Development of CAB/P.I. Partnership
In preparation to apply for funding from the National Institutes of Health, the
Laboratory invited community leaders in New York City to a series of meetings at the New
York Blood Center to discuss vaccine trial research in order to provide community
perspectives to the Principal Investigators (P.I.s). These leaders included
representatives from organizations providing health care and other services to gay men and
high-risk women, gay political organizations, the Department of Health, as well as several
physicians, scientists and ethicists. This Community Working Group met regularly and
developed several recommendations, one of which was that at-risk women should be involved
in vaccine feasibility trials. It was noted that failure to study such women at this
juncture might preclude their being considered as possible candidates for future domestic
vaccine trials. This recommendation led the P.I.s to include women in the grant
application.
However, the NIH review team returned the application to the Blood Center asking that
the proposed cohort of women be omitted due to the Laboratory's lack of experience with
this population. The Working Group insisted that women participants remain in the
application and that we argue our willingness and ability to include women. Thanks to the
initiative and persistence of community members, the women's cohort was eventually funded
along with the men's cohort. Today the women's site employs 6 people and has involved over
400 women in 7 different trials.
Since that time the Community Working Group has evolved into the Project Achieve
Community Advisory Board (CAB). Its history of advocacy and impact on the research process
continues today. There are numerous examples of how this CAB/P.I. partnership contributes
to the research. These include:
- Cross cohort understanding and advocacy. The CAB is made up of women and men who have
participated in the studies or who have been recruited to the CAB through community
education efforts. Although the idea of separate meetings has been considered, the CAB has
maintained the position that joint meetings foster cross cohort understanding and
advocacy. We believe the joint meetings have served to enlarge the scope and number of
people at the community level who are familiar with HIV prevention strategies for both MSM
and WAHR.
- Advocacy on behalf of the community. For Explore (a MSM behavioral intervention), the
CAB wrote a letter of support for funding a full trial based on excellent pilot study
results. For the planned post-exposure prophylaxis (PEP) study, the CAB advocated for
adequate community education about the issues attached to PEP's research premise and for
fair access to the drug regimen for all trial participants (both control arm participants
and study arm participants). In the AIDSVAX phase III vaccine trial, our CAB has fought
for a national standard for counseling and the informed consent process across all the
sites. Although the trial sponsor, VaxGen, is a privately funded, start up company, the
CAB has challenged it to expand its collaboration with and responsiveness to community
concerns.
- Education and recruitment within the community. To aide the site in the recruitment
phase of VPS2, the CAB offered ideas of where to locate eligible women and one of the CAB
members was hired for part-time street outreach work. This CAB member is both a former
trial participant and is a member of the trial site community. Based on her superior work
(that resulted in 164 women enrolled against a goal of 150), the CAB member is now a
permanent part-time outreach worker.
Suggested Best Practices on Fostering CAB/P.I. Partnership
Involvement and responsiveness of P.I.s: As an advisory group, the CAB's role is
defined by the amount of leverage the leadership team assigns to the group. This leverage
will in turn impact the attractiveness of the CAB to potential and current members. Our
CAB members express that the P.I.s involvement and responsiveness to CAB concerns
acknowledges the value and significance of community input. Moreover, the P.I.s model for
the rest of the staff the significance attached to CAB input. To the extent that an agency
desires to empower the CAB, we recommend:
- That at least one Investigator attends every meeting.

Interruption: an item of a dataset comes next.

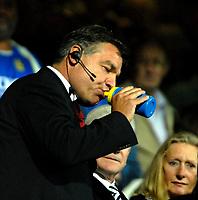 Photo: Ed Godden.<br /> Portsmouth v Bolton Wanderers. The Barclays Premiership. 25/09/2006. Bolton Managar Sam Allardyce.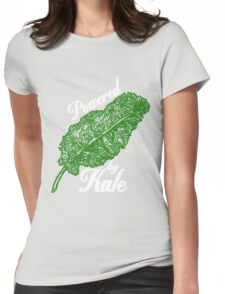 Awesome Unique Vegan T-Shirt - Powered By Kale For Men And Women Womens Fitted T-Shirt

- That the Investigator(s) be available by phone and e-mail.
- That CAB members are informed of and involved in issues of import (even to include a
personal call to CAB members from the P.I.s)
- That P.I.s show respect for the opinion of the CAB and a willingness to yield to their
viewpoint.
- That agency final decisions be expected to reflect the views of staff and CAB.
CAB member recruitment: This should be an on-going process wherein new CAB members are
added to the CAB over time and older CAB members depart for various reasons. All new CAB
members should receive an orientation and background materials prior to their first
meeting. It has worked well for us to have prospective members write a statement of
interest and have the CAB vote on the person's acceptance or not to the CAB.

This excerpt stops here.